San Alberto nació probablemente entre 1193 y 1200 y murió en 1280. Es el primer científico entre los santos, es decir, el primer científico que fue canonizado.
Nació en Lauingen an der Donau, un hermoso poblado situado en el actual estado de Baviera, en Alemania.

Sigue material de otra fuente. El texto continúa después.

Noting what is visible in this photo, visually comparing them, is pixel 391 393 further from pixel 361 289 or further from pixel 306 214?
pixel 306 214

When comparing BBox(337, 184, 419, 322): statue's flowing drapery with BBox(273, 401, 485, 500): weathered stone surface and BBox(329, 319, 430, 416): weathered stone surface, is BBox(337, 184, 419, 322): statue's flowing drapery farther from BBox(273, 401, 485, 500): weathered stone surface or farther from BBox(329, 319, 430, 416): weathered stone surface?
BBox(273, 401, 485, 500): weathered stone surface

Alberto pertenecía a la dinastía caballeresca de los Bollstädt y estudió en Padua.
En 1223 ingresó a la recientemente fundada orden de los dominicos, de los frailes predicadores, fascinado por la personalidad del Maestro Superior de la Orden, San Jordán de Sajonia, primer sucesor del fundador Santo Domingo de Guzmán.

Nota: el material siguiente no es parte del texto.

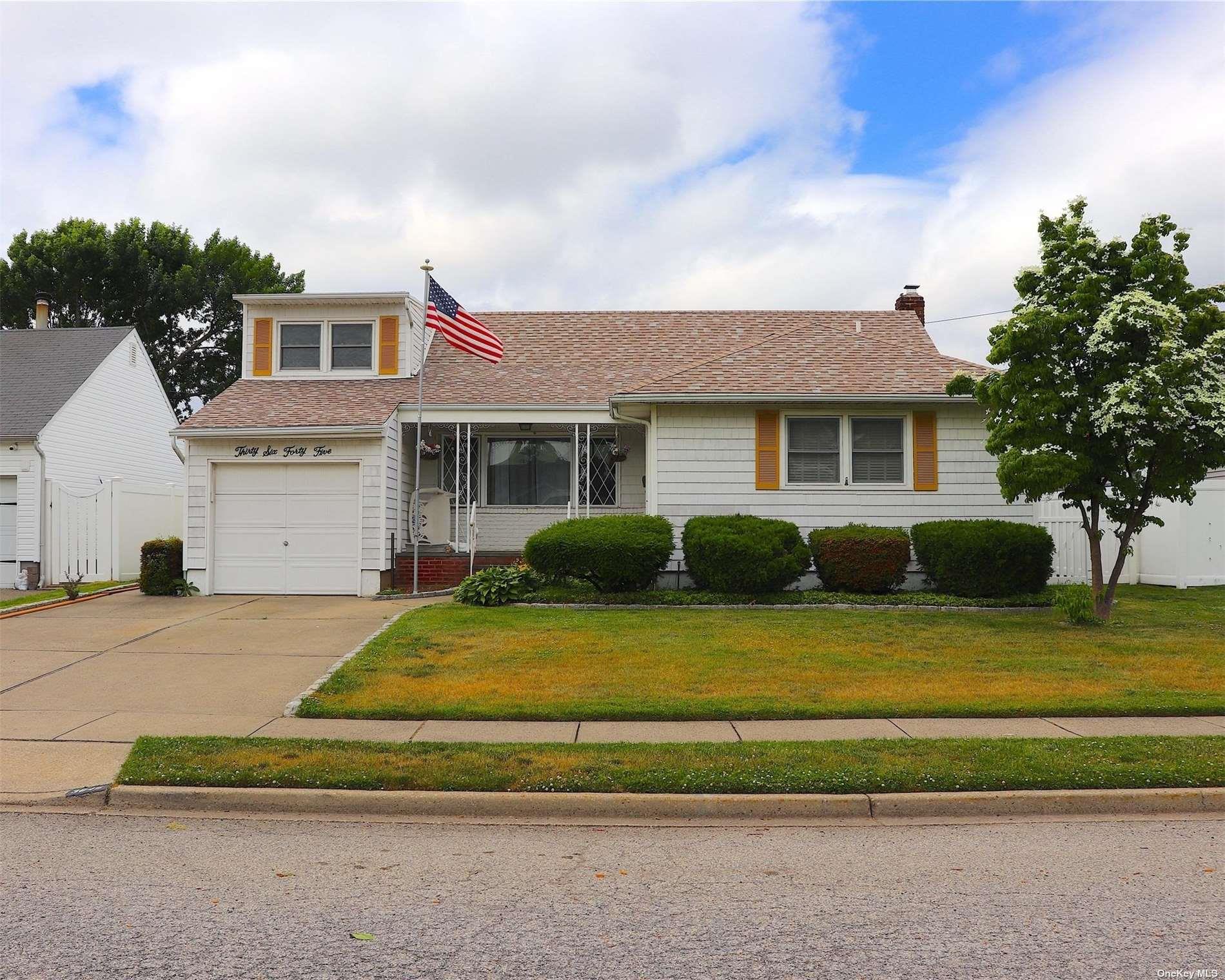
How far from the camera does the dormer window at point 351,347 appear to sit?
19.2m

Provisto de una inteligencia extraordinaria, el joven Alberto fue llamado a dictar cátedra tanto en Colonia como en París. En 1248 tomó en sus manos la dirección de la Escuela de los Dominicos en Colonia (Köln) y acrecentó el prestigio de la escuela y el suyo propio.
De hecho, en esta escuela están los inicios de la actual universidad de Colonia. Entre sus discípulos estuvo Santo Tomás de Aquino, cuyo talento Alberto reconoció de inmediato.
En 1260 fue nombrado obispo de Ratisbona (Regensburg), pero sólo duró en el encargo poco menos de tres años, puesto que, aunque ya de avanzada edad, tuvo que asumir otras tareas. Además, su nombramiento como Obispo sirvió para desactivar un terrible enfrentamiento entre la ciudad y el obispo Alberto de Pietengau, así que, en cuanto las cosas se tranquilizaron, el papa Urbano IV aceptó su dimisión, pero lo envió como predicador de las cruzadas a todos los países de habla alemana, lo cual hizo el fraile dominico en los años 1262 y 1263.
Después de esto, retomó su actividad docente en Colonia y en 1274 participó en el Concilio de Lyon. Aunque ya tenía 84 años de edad, en 1277 se dirigió a París, para defender las enseñanzas y el nombre de su discípulo Tomás de Aquino, fallecido tres años antes, pues la iglesia amenazaba con condenarlas.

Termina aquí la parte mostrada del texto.